- [Instructions for the task]: Reproduce verbatim the lines of the records below, from the line containing "this 600×400 image." through the line containing "rusty red paint [332, 57, 488, 388]", both included.

- [Available records]:

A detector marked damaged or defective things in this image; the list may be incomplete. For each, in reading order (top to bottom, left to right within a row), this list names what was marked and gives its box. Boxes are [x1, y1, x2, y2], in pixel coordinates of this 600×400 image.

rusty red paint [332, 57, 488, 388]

...

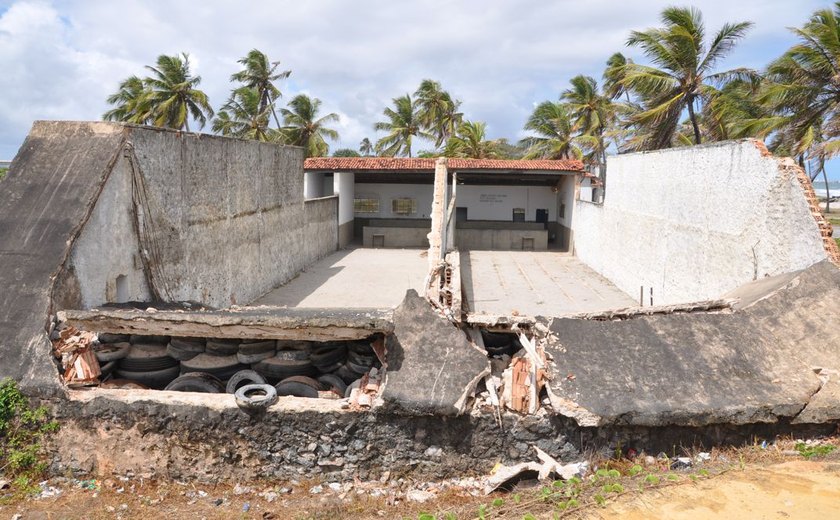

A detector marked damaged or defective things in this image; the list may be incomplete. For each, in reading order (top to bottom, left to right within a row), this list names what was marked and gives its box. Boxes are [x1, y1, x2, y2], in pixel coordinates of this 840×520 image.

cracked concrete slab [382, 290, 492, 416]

...

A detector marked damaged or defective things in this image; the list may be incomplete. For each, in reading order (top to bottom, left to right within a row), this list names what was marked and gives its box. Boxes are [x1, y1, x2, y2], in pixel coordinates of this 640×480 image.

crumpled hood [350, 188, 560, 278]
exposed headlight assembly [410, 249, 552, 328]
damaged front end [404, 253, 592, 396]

- [Task response]:
A detector marked damaged or defective things in this image; the list may be incomplete. For each, in reading order (top to bottom, left to right within a row), this list names what was marked and gives its box. Boxes are [x1, y1, x2, y2], in pixel coordinates of this 600×400 image.

rusty red paint [332, 57, 488, 388]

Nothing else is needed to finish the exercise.